— TASK STATEMENT —
Transcribe verbatim the stretch of the text about Cecco del Caravaggio's painting The Resurrection from "Painting by Cecco" through "Institute of Chicago.".

--- BEGIN DOCUMENT TEXT ---

Painting by Cecco del Caravaggio

The Resurrection by Cecco del Caravaggio, the Italian Baroque painter, is the only painting known for certain to be his. It was commissioned in 1619 by Piero Guicciardini, the Tuscan ambassador to Rome. Through the use of alternate strong lights and deep shadows the chiaroscuro highlights the vividness of the dramatic scene. One of Cecco's most notable works, the painting is in the permanent collection of the Art Institute of Chicago.

==History and description==
The painting depicts the moment of the resurrection as described in Gospel of Matthew 28:2:

There was a violent earthquake, for an angel of the Lord came down from heaven and,
going to the tomb, rolled back the stone and sat on it. And his appearance was like lightning,
and his clothing as white as snow. The guards shook for fear of him and became like dead men.

The artwork is a large-scale painting intended for private devotion. It was commissioned in 1619 by Piero Guicciardini, the Tuscan ambassador to Rome, for his private chapel in Santa Felicita, Florence. Completed in 1620, the painting was rejected by Guicciardini, and never arrived in Florence (where it was replaced by a mediocre painting by Antonio Tempesta). Later it was acquired instead by Cardinal Francesco Barberini for his collection, who was a discerning patron of the arts. The painting has been described as a "powerful and aesthetically pleasing work of art".

The painting depicts the resurrection in a complex composition of twisted bodies before a dark background. Christ is floating above the scene kneeling on a cloud, holding a banner in his left hand, while the angel who lifted the tombstone is standing in profile turning his head victoriously towards the viewer. The soldiers who were assigned to guard the tomb are scattered around. The artist's use of strong and clear colours, combined with the softened muted tones of the nuances, creates an overall balance between the variations of shadow and light typical of the Baroque.

It has been held by the Art Institute of Chicago since 1934, as part of the Charles H. and Mary F. S. Worcester Collection.

--- END DOCUMENT TEXT ---
--- BEGIN DATA SECTION ---

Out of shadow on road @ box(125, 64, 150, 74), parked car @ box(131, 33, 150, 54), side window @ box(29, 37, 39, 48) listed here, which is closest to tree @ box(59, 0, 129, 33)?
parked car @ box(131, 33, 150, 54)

--- END DATA SECTION ---

— WRITTEN REPLY —
Painting by Cecco del Caravaggio

The Resurrection by Cecco del Caravaggio, the Italian Baroque painter, is the only painting known for certain to be his. It was commissioned in 1619 by Piero Guicciardini, the Tuscan ambassador to Rome. Through the use of alternate strong lights and deep shadows the chiaroscuro highlights the vividness of the dramatic scene. One of Cecco's most notable works, the painting is in the permanent collection of the Art Institute of Chicago.